**Text provided:**

◆ ◆ ◆ ◆ ◆

We, who live in comparatively stable nations, are apt to overlook the fact that today, religious persecution continues in many parts of the world. Bonhoeffer’s experience speaks on the current issues powerfully but the specifics of his era are fading from living memory. We do well to examine current dilemmas in the light of both Scripture and history.

Bonhoeffer and his times

Dietrich Bonhoeffer and his twin sister were born on February 4, 1906, while it was still easy to believe that Tennyson was right. When the great poet dipped into the future, he envisioned war drums no longer throbbing and battle flags being furled within “the Parliament of man, the Federation of the world.” Then, in 1914, World War I burst upon humanity. Many national Christian leaders on both sides blessed the war they hoped would end all wars.

In hindsight, can we better see how war negates Christian values? Even the terms of the peace achieved in 1918 perpetuated human suffering and created conditions that led to World War II.

Bonhoeffer studied both the Bible and theology so diligently that at just 25 years of age, he was appointed a lecturer in the University of Berlin. Two years later, Adolf Hitler seized leadership of Germany. In response to Nazi policies, Bonhoeffer helped to establish an “underground” seminary to foster Christian values. However, his role in the “Confessing Church” seminary earned him exclusion from the University of Berlin. The Gestapo also closed the seminary and put 27 former students in prison.

Bonhoeffer’s books reflect upon such harsh experiences. Some of his best are entitled The Cost of Discipleship, Letters and Papers from Prison and Testament to Freedom. They demonstrate clearly why the theologian and the chancellor were on a collision course. Bonhoeffer nurtured a startling conviction: “Only those who obey can believe, and only those who believe can obey.” His definition of grace was likewise provocative: “Cheap grace is the deadly enemy of our church. We are fighting today for costly grace. Cheap grace is to undervalue the greatness of the gift of salvation.

◆ ◆ ◆ ◆ ◆

[Data drawn from a collection]
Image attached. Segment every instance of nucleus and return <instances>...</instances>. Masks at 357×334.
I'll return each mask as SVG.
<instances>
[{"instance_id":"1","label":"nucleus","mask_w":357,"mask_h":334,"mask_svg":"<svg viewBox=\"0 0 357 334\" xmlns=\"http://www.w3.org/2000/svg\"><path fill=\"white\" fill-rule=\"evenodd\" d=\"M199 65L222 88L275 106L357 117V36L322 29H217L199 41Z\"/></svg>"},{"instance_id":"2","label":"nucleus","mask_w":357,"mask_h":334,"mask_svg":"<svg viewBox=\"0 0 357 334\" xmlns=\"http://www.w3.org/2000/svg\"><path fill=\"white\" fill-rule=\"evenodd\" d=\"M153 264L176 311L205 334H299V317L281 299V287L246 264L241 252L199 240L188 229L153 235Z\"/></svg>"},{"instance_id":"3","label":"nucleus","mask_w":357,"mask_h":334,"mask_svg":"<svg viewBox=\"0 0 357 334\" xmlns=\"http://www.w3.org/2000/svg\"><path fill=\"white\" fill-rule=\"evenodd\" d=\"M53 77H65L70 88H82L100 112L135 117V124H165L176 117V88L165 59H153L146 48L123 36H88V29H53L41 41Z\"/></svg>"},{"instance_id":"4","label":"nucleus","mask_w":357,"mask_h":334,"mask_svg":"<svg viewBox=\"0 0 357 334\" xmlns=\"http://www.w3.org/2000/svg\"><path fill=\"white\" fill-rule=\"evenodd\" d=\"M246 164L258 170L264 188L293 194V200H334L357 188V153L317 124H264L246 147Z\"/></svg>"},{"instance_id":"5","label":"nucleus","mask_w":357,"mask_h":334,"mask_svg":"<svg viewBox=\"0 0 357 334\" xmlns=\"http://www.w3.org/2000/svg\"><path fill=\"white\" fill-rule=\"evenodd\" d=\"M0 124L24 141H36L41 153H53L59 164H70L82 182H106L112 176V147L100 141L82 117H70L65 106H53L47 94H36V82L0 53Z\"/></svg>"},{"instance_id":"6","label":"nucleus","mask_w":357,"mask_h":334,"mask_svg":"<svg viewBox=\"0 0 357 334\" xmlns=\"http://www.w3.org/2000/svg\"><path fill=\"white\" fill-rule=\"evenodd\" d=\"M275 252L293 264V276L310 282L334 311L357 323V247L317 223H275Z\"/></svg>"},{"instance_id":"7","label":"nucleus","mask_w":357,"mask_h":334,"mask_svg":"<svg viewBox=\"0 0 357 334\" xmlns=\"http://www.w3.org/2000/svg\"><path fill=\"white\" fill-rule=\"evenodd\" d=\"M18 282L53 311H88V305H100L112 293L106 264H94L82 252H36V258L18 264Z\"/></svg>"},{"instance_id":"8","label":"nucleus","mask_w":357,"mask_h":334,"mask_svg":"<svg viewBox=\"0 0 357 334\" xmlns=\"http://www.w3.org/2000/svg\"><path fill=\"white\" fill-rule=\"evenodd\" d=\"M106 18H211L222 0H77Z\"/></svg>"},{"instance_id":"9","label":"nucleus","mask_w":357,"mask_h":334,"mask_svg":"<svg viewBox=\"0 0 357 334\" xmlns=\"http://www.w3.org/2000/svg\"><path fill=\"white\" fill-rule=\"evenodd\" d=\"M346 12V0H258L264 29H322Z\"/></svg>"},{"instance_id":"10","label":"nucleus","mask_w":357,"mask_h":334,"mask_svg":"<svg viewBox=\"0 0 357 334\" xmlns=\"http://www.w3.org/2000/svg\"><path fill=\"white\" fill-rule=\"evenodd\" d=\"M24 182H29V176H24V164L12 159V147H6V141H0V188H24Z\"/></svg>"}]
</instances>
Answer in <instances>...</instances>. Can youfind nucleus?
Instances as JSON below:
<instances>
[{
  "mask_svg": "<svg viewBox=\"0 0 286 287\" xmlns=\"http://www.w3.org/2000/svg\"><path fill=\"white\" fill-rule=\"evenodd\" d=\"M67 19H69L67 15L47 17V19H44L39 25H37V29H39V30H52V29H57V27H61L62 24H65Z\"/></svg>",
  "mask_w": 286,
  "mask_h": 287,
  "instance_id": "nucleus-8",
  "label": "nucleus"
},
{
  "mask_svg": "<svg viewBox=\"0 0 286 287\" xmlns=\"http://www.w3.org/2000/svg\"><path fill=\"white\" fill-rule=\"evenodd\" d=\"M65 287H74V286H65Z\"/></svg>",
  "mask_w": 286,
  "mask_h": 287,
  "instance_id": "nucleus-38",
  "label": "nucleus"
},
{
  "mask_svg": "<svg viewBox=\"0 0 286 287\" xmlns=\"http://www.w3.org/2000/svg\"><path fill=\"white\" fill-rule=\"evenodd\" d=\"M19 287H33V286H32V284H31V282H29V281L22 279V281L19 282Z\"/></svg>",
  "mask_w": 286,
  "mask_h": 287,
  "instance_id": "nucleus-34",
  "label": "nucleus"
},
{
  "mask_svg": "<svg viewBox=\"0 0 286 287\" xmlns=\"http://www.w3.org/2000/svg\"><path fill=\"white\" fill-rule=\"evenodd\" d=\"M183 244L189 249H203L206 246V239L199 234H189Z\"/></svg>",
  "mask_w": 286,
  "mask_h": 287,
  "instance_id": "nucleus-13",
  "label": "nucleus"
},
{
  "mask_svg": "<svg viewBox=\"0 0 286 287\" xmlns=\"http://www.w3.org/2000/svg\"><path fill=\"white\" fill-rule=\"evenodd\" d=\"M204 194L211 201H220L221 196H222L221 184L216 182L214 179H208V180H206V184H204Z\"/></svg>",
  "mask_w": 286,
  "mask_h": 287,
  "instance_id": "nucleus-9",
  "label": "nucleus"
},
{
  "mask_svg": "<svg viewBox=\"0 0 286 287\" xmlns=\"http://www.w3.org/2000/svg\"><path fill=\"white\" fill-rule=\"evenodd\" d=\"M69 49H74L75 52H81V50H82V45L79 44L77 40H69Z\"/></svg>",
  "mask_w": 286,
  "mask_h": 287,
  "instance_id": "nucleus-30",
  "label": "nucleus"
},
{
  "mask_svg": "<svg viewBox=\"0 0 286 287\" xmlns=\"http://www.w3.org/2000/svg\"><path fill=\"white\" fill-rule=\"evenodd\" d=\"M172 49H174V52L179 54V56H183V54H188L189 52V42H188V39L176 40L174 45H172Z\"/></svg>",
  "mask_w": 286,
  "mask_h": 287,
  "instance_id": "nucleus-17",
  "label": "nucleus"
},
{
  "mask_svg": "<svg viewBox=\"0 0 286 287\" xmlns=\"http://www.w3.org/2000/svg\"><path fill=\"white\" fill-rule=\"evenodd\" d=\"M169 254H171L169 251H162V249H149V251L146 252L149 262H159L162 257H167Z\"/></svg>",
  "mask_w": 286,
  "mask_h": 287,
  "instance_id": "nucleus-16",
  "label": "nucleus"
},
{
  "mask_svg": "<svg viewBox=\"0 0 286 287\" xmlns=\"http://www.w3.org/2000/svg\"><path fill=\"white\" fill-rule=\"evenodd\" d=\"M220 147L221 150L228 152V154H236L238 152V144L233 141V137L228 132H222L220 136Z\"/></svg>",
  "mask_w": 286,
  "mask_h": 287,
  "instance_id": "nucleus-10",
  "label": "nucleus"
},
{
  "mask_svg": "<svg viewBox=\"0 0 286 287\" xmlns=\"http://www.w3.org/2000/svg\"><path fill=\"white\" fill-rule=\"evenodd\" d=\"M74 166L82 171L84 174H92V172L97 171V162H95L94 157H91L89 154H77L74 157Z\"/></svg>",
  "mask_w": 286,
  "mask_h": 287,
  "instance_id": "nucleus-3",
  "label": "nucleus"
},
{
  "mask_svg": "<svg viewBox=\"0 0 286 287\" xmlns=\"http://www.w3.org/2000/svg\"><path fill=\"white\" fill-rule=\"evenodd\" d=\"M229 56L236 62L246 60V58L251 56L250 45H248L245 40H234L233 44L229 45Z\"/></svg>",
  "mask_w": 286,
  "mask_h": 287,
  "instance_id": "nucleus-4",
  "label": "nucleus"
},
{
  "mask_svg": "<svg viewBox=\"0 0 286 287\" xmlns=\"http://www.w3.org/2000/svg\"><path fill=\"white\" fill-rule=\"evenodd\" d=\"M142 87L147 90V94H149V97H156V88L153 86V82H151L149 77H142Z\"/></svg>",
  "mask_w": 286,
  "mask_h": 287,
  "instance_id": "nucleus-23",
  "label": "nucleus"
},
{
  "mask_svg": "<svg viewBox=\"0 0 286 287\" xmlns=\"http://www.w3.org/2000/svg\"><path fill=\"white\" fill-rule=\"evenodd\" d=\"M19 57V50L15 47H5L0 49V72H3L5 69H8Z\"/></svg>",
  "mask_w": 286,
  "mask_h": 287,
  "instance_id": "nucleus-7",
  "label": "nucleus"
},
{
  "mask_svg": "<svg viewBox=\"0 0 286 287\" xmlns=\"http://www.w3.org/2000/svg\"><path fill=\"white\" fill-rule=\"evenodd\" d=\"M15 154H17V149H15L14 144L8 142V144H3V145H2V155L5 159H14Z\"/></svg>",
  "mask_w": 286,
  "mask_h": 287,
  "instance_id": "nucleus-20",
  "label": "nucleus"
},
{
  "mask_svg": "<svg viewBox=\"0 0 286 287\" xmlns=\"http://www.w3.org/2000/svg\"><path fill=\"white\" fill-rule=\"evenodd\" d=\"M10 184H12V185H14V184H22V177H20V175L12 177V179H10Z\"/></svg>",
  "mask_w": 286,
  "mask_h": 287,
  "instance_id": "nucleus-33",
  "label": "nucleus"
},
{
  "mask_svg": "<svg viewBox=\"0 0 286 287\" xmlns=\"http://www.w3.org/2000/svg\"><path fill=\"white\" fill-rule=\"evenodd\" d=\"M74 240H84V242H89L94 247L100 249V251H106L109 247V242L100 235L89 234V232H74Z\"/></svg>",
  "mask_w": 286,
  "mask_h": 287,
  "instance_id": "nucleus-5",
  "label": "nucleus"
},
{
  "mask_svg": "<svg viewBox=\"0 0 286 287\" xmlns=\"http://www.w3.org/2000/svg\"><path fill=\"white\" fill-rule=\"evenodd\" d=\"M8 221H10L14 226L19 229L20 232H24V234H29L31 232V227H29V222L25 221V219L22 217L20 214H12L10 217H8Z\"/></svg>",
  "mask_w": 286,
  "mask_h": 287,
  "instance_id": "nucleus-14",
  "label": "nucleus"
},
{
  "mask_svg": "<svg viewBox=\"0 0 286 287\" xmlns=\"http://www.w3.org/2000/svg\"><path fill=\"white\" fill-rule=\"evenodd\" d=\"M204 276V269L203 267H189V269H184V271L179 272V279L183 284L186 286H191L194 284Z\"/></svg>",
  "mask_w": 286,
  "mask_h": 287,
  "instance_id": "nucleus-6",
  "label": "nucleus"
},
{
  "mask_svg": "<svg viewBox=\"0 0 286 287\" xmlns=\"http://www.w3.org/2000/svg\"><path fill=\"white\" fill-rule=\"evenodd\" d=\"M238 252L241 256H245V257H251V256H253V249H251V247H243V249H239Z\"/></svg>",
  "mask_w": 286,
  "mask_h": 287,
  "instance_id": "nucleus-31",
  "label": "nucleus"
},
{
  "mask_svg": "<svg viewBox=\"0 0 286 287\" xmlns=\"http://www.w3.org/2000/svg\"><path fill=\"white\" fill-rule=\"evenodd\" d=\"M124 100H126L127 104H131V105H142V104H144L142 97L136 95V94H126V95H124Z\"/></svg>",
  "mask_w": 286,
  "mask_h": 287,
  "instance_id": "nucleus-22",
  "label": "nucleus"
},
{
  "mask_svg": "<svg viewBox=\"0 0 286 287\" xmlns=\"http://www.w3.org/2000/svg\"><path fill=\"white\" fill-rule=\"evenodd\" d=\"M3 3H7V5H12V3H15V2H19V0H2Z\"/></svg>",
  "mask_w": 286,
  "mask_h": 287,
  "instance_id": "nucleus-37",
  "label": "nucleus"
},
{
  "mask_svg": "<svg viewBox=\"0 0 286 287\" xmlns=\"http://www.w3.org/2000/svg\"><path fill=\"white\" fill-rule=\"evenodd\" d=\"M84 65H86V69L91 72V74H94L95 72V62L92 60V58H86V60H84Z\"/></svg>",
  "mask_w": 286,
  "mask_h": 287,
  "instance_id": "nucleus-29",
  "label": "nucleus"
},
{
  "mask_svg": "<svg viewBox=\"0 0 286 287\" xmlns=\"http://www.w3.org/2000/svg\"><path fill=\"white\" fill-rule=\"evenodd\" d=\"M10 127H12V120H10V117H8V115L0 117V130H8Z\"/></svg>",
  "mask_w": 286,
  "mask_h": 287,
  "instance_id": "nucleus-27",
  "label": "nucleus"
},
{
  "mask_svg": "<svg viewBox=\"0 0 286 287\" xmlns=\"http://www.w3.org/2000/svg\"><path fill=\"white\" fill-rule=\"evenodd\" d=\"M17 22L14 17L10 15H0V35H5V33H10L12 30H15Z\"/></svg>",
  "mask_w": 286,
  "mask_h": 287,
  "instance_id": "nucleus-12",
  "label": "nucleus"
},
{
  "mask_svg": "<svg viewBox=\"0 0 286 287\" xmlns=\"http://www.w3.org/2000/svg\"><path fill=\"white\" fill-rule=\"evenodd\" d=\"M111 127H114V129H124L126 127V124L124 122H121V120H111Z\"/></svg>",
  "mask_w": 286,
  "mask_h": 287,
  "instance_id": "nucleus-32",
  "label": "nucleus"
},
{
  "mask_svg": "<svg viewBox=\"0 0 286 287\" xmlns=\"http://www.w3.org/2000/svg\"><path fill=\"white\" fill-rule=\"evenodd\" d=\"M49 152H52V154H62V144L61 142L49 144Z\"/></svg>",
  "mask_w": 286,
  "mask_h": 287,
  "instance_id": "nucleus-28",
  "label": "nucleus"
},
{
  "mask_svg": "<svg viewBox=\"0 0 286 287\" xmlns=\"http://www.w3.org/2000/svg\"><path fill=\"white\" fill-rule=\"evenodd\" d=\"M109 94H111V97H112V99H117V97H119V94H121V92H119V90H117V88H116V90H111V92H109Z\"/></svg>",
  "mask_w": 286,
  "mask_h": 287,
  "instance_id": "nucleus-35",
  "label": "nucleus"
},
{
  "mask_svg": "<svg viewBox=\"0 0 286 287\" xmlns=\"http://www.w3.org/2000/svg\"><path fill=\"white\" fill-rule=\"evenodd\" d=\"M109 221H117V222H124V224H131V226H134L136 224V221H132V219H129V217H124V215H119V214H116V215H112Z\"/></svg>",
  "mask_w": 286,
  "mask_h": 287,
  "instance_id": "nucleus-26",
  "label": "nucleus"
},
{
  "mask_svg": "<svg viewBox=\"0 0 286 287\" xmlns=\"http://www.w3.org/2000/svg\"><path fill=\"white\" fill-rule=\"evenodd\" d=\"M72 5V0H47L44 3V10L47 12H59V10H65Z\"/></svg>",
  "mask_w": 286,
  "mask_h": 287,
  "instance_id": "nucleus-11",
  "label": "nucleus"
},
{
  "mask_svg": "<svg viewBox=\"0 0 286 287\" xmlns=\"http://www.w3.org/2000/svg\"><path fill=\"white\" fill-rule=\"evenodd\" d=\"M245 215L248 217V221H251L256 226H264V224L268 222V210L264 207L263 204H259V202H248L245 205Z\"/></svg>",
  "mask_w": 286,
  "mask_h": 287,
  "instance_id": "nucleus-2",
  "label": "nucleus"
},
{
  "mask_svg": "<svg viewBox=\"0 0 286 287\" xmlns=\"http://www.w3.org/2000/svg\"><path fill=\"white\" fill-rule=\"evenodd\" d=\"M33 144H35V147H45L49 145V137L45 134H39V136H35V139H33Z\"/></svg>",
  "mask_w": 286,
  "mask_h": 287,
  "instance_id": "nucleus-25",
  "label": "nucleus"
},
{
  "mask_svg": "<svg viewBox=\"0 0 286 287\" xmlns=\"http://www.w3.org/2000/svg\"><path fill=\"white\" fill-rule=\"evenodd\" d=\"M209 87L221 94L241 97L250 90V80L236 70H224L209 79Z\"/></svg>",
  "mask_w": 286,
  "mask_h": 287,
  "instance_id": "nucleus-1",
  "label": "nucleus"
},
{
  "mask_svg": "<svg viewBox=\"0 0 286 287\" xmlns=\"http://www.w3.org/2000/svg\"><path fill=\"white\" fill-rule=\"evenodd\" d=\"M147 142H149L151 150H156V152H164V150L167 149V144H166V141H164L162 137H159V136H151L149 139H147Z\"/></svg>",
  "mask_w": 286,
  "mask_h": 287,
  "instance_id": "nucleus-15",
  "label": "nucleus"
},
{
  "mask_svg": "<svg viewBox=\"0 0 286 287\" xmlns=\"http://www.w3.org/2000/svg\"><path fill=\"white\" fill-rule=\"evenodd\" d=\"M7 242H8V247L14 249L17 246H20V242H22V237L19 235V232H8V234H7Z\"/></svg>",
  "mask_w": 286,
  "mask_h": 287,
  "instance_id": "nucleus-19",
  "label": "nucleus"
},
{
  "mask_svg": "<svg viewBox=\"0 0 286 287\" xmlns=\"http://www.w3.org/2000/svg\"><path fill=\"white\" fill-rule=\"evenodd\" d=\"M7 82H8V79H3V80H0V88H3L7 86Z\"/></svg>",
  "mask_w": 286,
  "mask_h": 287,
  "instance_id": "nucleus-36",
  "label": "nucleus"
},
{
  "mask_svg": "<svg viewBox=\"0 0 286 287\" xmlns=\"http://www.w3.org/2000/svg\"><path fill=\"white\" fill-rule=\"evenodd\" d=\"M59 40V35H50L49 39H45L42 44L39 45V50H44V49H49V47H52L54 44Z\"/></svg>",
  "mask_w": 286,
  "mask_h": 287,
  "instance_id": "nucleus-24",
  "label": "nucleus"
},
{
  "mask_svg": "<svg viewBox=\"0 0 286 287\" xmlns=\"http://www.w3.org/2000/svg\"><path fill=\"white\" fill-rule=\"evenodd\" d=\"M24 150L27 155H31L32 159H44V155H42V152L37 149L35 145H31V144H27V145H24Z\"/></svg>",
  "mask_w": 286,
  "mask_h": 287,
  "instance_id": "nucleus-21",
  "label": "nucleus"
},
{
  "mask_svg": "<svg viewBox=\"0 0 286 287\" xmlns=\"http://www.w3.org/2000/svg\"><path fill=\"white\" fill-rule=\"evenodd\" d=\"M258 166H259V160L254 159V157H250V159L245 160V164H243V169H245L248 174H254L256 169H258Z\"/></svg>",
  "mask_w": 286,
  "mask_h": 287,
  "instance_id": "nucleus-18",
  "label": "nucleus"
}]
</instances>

◆ ◆ ◆ ◆ ◆

Please extend the passage on Bonhoeffer, picking up right after its final sentence. These records were taken from a separate source.

The sacraments, the forgiveness of sin and the consolations of religion are thrown away at cut prices… . Cheap grace is the preaching of forgiveness without requiring repentance, baptism without church discipline, Communion without confession, absolution without personal confession. Cheap grace is grace without discipleship, grace without the cross, grace without Jesus Christ, living and incarnate” (quoted in Dietrich Bonhoeffer: Witness to Jesus Christ).

Between 1930 and 1939, Bonhoeffer travelled to England and North America to engage in study, pastoral ministry and finally, in lecturing. He could have easily remained a safe distance from the dilemmas of his home country. During 1939, in New York, he concluded that crossing the Atlantic again was “a mistake.” As he thought and prayed about his personal situation and that of Germany, he believed God’s will for his life was clarified.

“I will have no right to participate in the reconstruction of the Christian life in Germany after the war if I do not share in the trials of this time with my people,” he wrote. “Christians in Germany face the terrible alternative of either willing the defeat of their nation in order that civilisation may survive, or willing the victory of their nation and thereby destroying our civilisation.

I know which of these alternatives I must choose; but I cannot make that choice in security.”

a family affair

Soon after Hitler became chancellor, his government scheduled a boycott of Jewish businesses and placed picket lines in front of factories, stores and shops owned by Jews. Julie Bonhoeffer, Dietrich’s 91-year-old grandmother, refused to obey the discriminatory laws. She brushed past the guards outside a Jewish store, entered and bought strawberries. The guards dared not touch the elegant, alert, elderly woman. The Bonhoeffer family was like that—courageous and principled.

More than a decade later, the commitment of Dietrich’s extended family and associates would help to precipitate his untimely death.
When Bonhoeffer returned to his homeland on July 27,1939, he gave support to the political resistance against Hitler. By 1941, he was forbidden to print or publish his convictions.

Even so, he identified with “Operation 7” and its aim to rescue Jews. Two years later, he announced his engagement to Maria von Wedemeyer. That relationship added joy but intensified his peril; Dietrich, his sister, Christine, and other relatives were arrested during April, 1943.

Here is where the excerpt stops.